■ **Short exercise**
Render the listing below as a numbered list, with one entry per line and blank lines omitted. Leave the pictures out.

☆ ☆ ☆

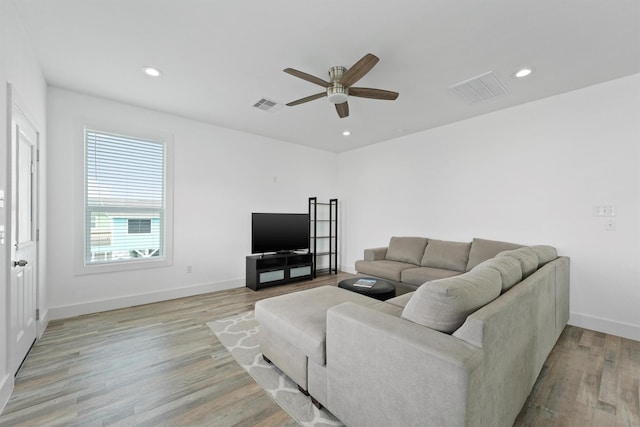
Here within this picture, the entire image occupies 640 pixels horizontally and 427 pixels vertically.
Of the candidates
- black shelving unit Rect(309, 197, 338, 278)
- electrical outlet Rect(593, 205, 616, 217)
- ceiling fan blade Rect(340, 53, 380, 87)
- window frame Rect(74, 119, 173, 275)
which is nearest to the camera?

☆ ☆ ☆

■ **Output of the exercise**
1. Here within this picture, the entire image occupies 640 pixels horizontally and 427 pixels vertically.
2. Of the candidates
3. - black shelving unit Rect(309, 197, 338, 278)
4. - electrical outlet Rect(593, 205, 616, 217)
5. - ceiling fan blade Rect(340, 53, 380, 87)
6. - window frame Rect(74, 119, 173, 275)
7. which is nearest to the camera?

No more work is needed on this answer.